**TASK DESCRIPTION**
Could you restate the entries below word for word?

(Stored data entries)
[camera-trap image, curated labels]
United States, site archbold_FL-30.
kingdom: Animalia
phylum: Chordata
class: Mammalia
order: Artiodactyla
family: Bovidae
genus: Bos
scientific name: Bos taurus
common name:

**WRITTEN ANSWER**
[camera-trap image, curated labels]
United States, site archbold_FL-30.
kingdom: Animalia
phylum: Chordata
class: Mammalia
order: Artiodactyla
family: Bovidae
genus: Bos
scientific name: Bos taurus
common name:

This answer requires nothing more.